Copy the material word for word, starting at the line that contains "Among the white" and continuing through the final line of the material, with both ends included.

Material supplied
BEGIN
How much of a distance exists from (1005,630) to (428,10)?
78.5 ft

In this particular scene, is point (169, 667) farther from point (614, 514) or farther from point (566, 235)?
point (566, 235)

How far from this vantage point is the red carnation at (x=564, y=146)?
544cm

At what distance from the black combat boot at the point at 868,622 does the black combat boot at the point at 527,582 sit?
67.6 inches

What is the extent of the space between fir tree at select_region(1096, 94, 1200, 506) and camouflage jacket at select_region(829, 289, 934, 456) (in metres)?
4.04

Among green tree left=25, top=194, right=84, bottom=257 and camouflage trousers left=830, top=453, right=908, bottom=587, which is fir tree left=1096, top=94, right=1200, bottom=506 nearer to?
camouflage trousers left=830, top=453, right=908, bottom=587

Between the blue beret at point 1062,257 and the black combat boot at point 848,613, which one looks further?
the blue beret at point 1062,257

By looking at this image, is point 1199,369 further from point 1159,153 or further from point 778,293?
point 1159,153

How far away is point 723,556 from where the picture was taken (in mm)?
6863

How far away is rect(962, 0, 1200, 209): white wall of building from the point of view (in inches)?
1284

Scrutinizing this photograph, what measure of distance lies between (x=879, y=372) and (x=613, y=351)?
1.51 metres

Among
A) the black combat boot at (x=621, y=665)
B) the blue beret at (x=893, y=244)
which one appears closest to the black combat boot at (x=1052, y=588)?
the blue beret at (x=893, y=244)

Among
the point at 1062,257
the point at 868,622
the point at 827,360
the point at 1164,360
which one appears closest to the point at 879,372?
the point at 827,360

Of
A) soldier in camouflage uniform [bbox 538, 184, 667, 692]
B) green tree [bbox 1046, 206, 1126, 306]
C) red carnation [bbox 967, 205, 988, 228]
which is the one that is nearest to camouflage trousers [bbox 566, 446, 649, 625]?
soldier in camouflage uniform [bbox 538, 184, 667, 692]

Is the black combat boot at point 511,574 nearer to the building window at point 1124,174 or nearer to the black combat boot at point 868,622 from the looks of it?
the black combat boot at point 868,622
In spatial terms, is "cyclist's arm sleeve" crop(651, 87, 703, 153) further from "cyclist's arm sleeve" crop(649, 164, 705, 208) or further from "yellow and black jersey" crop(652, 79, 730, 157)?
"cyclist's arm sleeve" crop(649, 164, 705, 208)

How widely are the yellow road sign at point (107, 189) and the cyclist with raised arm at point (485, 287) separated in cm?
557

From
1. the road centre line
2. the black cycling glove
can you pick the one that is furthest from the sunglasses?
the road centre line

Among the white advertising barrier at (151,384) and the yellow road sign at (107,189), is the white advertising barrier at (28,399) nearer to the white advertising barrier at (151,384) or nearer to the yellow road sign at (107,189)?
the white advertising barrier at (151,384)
END
The output
Among the white advertising barrier at (151,384) and the yellow road sign at (107,189), is the white advertising barrier at (28,399) nearer to the white advertising barrier at (151,384) or nearer to the yellow road sign at (107,189)?
the white advertising barrier at (151,384)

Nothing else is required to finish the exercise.